-------- SECCIÓN DEL DOCUMENTO

Acompañaba al príncipe no sólo la flor y nata de la nobleza española, sino un cortejo de humanistas, teólogos, letrados y hombres de ciencia, para evidenciar la buena educación y talla intelectual de don Felipe. Entre esos sabios iba el citado Calvete de la Estrella, historiador y poeta, que escribiría la crónica del viaje.

Don Felipe fue a embarcar a Barcelona, donde le esperaba una imponente flota de 58 galeras e innumerables naves auxiliares, bajo mando del lobo de mar más famoso de la época, el viejo almirante genovés Andrea Doria. Zarpó de Rosas el 2 de noviembre y entró en Italia por la mejor puerta, la hermosa bahía de Génova.

Ahí se produjo el primer choque del príncipe con el mundo exterior. Viniendo de la sobria y seca Castilla Felipe quedó descolocado por la sensualidad, el refinamiento y las frivolidades de Italia. Había sido educado para mantener siempre un firme control de sus emociones, lo que se llamaba «el sosiego», pero a los italianos les pareció altivez y sosería. 

Sin embargo, poco a poco se fueron limando las asperezas, y don Felipe fue entrando en el juego de aquel mundo amable especialmente por la vía del erotismo. Es decir, que tuvo amantes en todas las ciudades por las que pasó, como el marinero que tiene una novia en cada puerto, pues a las damas italianas les seducía acostarse con quien sería el rey más poderoso del mundo, que además era un joven elegante y no mal parecido.

Otra forma de conexión con el universo italiano fue la pintura, o más concretamente, la pintura de desnudos. En la pintura española no había desnudos, de modo que Felipe quedó embelesado con tantas Venus, Dianas, Ledas y ninfas. El gran Tiziano, que ya era pintor de Carlos V, para quien pintaba cuadros religiosos, se convertiría en el artista erótico de Felipe, como podemos disfrutar hoy en le Museo del Prado. Además de esas pinturas nos ha quedado una jugosa correspondencia entre ambos, en la que conversaban con libertad sobre los elementos sexuales que debían tener las obras que Felipe encargaba.

----------------

- PARA TRABAJAR
#1 En el texto sobre el viaje de don Felipe, ¿cuántas galeras tenía la flota que lo esperaba en Barcelona?
#2 Sigue escribiendo el texto sobre el viaje de don Felipe desde el punto en que termina.

-------- LOS DATOS

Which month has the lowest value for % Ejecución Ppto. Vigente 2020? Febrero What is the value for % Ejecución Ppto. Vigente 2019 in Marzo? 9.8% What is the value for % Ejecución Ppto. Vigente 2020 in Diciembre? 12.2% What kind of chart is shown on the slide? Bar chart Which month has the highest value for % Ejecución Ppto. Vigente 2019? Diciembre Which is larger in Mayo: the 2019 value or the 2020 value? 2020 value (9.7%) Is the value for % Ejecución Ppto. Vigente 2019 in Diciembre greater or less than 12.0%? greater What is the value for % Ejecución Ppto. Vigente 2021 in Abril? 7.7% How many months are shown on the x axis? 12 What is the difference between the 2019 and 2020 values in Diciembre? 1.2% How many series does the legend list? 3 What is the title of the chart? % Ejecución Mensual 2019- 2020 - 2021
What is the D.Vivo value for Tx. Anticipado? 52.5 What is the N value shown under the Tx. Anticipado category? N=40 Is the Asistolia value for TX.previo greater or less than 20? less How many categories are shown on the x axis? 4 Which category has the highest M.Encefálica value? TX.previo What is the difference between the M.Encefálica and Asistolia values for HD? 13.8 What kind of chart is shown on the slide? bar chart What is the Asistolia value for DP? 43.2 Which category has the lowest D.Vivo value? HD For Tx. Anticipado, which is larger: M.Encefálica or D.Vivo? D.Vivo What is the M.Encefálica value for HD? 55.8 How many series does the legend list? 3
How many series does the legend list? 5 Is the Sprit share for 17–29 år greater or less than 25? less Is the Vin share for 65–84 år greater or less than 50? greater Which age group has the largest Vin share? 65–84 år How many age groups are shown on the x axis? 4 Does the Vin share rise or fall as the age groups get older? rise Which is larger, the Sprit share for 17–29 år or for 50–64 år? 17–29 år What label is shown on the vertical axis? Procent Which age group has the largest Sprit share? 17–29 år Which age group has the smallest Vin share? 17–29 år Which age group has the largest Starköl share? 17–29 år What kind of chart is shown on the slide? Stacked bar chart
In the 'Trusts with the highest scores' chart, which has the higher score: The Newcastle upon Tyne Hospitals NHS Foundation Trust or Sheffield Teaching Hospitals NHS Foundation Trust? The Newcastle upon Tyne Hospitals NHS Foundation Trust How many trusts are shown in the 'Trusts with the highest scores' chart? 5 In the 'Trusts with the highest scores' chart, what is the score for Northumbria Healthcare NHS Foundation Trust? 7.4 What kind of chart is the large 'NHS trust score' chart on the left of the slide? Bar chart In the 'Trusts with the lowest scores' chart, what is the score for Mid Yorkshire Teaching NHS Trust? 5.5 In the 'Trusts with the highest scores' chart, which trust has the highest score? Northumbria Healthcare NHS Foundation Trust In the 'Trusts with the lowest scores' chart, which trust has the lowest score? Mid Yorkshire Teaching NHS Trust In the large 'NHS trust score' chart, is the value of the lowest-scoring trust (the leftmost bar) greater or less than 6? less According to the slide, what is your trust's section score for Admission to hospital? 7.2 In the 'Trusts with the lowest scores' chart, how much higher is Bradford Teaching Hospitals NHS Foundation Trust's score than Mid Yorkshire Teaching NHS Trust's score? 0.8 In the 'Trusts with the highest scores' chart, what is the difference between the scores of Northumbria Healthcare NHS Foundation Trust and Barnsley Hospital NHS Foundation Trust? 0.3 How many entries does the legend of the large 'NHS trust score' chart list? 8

----------------

- RESPUESTAS ESCRITAS
#1 58 galeras.

#2
Tras recorrer el Norte de Italia con especial parada en Milán, de donde Felipe era duque soberano, pasó a tierras germánicas por el Tirol. Alemania era un mundo muy distinto a Italia, pero el príncipe había aprendido ya de sus primeras experiencias a adaptarse al entorno. Frente a los refinamientos de Italia, Alemania resultaba tosca, a los alemanes les gustaba comer hasta hartarse y beber hasta que se les saliese por los ojos, y aunque Felipe era austero por naturaleza y educación, se entregó a las comilonas y los excesos etílicos de sus anfitriones, según daría testimonio su sumiller Vicente Álvarez.

Más importante es que Felipe tuvo que tratar en Alemania numerosos protestantes. En España no existían prácticamente focos luteranos, pero la mitad de Alemania lo era. Carlos V había derrotado a los príncipes protestantes en la batalla de Mühlberg, pero tras la victoria optó por una política de reconciliación y tolerancia. El joven Felipe, que luego se convertiría en campeón militante del catolicismo, adoptó durante el Viaje esa misma actitud tolerante, recibiendo curiosamente muchas peticiones de favores de parte de luteranos.

Felices entradas

Pero el plato fuerte del Felicísimo Viaje eran los Países Bajos, donde le esperaba su padre Carlos I de España y V de Alemania. Era de nuevo un mundo distinto de los anteriores. Lo que hoy llamamos Países Bajos, Bélgica y Holanda, eran entonces las Diecisiete Provincias o Estados de Borgoña, una entidad política que habían forjado los duques de Borgoña al final de la Edad Media, y constituían la nación más rica, culta y civilizada de Europa. Ir a los Países Bajos en el siglo XV y XVI era como si hoy juntásemos París, Londres y Nueva York en una sola visita, el centro del mundo, el ombligo del universo.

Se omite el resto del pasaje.